My children remark constantly on each other’s penises and vaginas, as they sit side by side on the two little toilets. The girls watch the boys hose down the entire classroom, distracted as they pee, turning to tell me something, surprised as the line of piss follows their movements, lands on my knelt lap. The girls smirk as I beg the boys to sit down, frantically shout “Where is your penis pointed!” already reaching for the bleach spray.

This school is certainly haunted, with the combined ghosts of Christianity and Childcare. When I lockup at night, music always sounds from the youngest classroom right as I flick off the light. Specifically, instrumental “Old McDonald.” I am used to it by now, and just want the ghosts to make themselves useful. Become just corporeal enough to do a load of ass-worm laundry and scrub the furniture.

I bring them outside, into what I assume was once a graveyard and is now a playground. All the kids take their shoes and socks off, in the 30-degree gloom, and throw them over the fence onto the asphalt of the busy street. They run from my gentle teacherly disapproval, inhumanly fast, the speed only a ghoul-toddler can reach when running from mild discipline, their tiny bare toes turning pink.

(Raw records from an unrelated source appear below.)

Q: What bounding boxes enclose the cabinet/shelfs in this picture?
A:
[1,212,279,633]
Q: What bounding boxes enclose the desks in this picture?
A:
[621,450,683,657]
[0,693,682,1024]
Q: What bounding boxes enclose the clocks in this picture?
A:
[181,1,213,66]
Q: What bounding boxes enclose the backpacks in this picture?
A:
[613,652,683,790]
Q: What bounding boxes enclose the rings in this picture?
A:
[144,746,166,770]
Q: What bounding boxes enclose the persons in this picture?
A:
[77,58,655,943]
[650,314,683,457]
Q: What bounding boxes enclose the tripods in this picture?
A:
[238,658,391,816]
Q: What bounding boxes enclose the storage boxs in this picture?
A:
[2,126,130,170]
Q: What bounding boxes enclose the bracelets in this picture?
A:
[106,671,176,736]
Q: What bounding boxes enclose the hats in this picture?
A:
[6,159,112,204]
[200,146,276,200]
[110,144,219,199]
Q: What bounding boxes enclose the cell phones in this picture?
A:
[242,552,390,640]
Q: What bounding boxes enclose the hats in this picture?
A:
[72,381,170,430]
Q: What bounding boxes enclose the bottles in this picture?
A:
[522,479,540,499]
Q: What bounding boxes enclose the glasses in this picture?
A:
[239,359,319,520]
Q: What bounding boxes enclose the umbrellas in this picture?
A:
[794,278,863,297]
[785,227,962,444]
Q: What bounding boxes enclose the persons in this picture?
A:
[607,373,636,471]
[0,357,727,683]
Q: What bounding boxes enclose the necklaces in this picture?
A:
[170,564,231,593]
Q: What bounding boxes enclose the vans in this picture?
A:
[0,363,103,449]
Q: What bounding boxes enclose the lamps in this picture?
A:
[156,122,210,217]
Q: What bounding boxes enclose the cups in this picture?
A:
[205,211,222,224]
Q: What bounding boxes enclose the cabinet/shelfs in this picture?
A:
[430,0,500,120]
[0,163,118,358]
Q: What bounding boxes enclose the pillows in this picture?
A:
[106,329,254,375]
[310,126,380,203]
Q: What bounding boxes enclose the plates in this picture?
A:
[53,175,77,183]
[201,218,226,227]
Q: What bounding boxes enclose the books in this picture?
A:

One of my favorite mothers approaches, to scoop her angry, beautiful son. I jovially show her the bite mark he gave me, she responds, “Yes, it’s a full moon today. Worm moon.” She carries her cuddly pup into the dusk, wrapping him in her long wool coat. He grins goodbye to me, his canines gleaming in streetlamp light.

My remaining gremlin-creatures dig for worms in the wet dirt, with shovels, then fingers, their fervor intensifying. I tell the worms to hide, or else they will be smushed or worse, eaten by Shy. This hobgoblin and his oral fixation are unstoppable.

They get angrier as they find no worms—it is raining, the worms are drowning on the sidewalk, most likely, but I do not tell them this. I wonder if it is their assholes making them dig like this, seeking brethren.

Female pinworms come out at night, crawling to the surface of the anus to lay their eggs while the child sleeps soundly. It is getting dark on the playground, I feel the worms gaining control over my children, power rising with the white moon.

I run to the kitchen, grab the garlic powder as my talisman, home remedy for vampires and pinworms.  Bleach, as always, my holy water. I coax them back inside, uttering prayers to the Deworming Gods and Saints of Hygiene, as the kids rub their itchy butts along the classroom walls, wrinkling their noses in discomfort.

My wormy demon babes are growing restless in the night air, ready to lay eggs from their own young bodies, infect. I smell one has shit herself—she is always my most stubborn pooper, but now, I dare not change her. I am so vulnerable, kneeling on the bathroom floor, wrestling chubby legs out of shit-soaked pink leggings. I am too scared to see what lies within.

Itchy looks at me pleadingly, her fey and human halves aligned this once in mutual unease of the ass. I ache to help her, return her to sweet feral freedom. The worms are trying to domesticate her, I realize.  Our skins crawl with the injustice of taming, housebreaking, breeding a creature such as this. She itches rabidly against the will of the worms, while they conspire against her in the den they have made inside of her.